ABA Must Not Overlook Adolescents and Adults

By Shaji Haq, Ph.D., BCBA-D


Over the past twenty years, applied behavior analysis (ABA) treatment providers for children with developmental disabilities—particularly autism spectrum disorder (ASD)—have multiplied exponentially.  But ABA treatment facilities for adults are sparse.  This is a tragedy; we’re often stopping short when treatment is still critical, and in some cases, even more so.

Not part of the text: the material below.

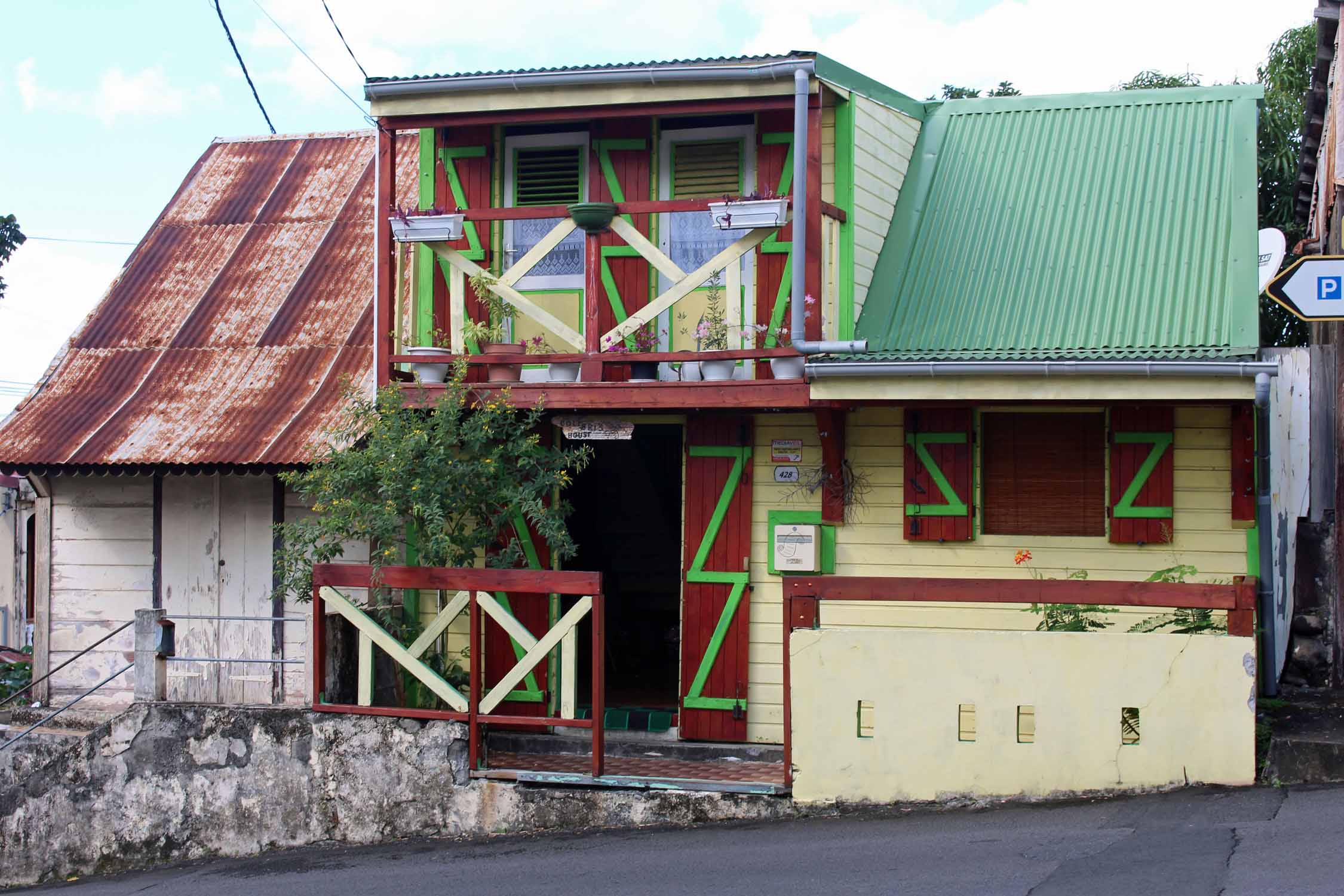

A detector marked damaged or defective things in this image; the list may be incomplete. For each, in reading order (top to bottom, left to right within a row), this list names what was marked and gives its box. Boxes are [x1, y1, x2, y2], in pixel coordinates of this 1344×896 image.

Many factors may have contributed to the increase in children’s ABA providers (e.g., Lovaas’ seminal study on the effectiveness of early intensive behavioral intervention in 1987, mandated insurance coverage, and funding and research for ASD treatment), but this increase addresses only part of the issue.  Students with ASD often “age-out” of school systems or ABA agencies, leaving families with limited options—limited in terms of effective treatment, and limited in helping loved ones access services which are critical to independent, adult functioning.

Adult clients may lack the skill to participate in vocational or community integration programs.  For example, adults with ASD who cannot successfully participate in community programs might have severely limited communication skills, difficulty managing personal hygiene, or display severe behavioral inflexibility (e.g., insistence on sameness of routines) that can be barriers to those programs.  Many of these individuals also display problem behavior, such as aggression and self-injury, which often excludes them from participation.

Without ABA services to improve skills and treat behavior problems, the situation may seem bleak.  But it doesn’t have to be.  The key to ABA treatment is always identifying the cause of behavior.  Experimental functional analyses (Iwata et al., 1982/1994), also commonly referred to as Functional Analysis Assessments (FAAs), are the gold standard for identifying the function, or purpose, of problem behavior for individuals (regardless of age) with developmental disabilities.

FAAs are an area of service CBS has begun to provide, which is not commonly found in Southern California.  Our FAAs use rigorous data collection systems and research-based experimental design.  Since 2004, Center for Behavioral Sciences has emphasized teaching individuals of all ages with developmental disabilities to reach greater levels of independence, and our new FAA program is a great step forward.

While an FAA and any behavior intervention translates to vastly different outcomes across individuals, at Center for Behavioral Sciences, we believe that older clients must be recognized as an equally-important population to children with ASD.  Adult treatment goals may range from basic activities of daily living to more advanced skills, such as time management, decision making, how to use public transportation, and vocational training.

If you are interested in finding out about our FAA program, our Intensive Treatment Center or our other services, you can follow the menu above or contact us to learn more!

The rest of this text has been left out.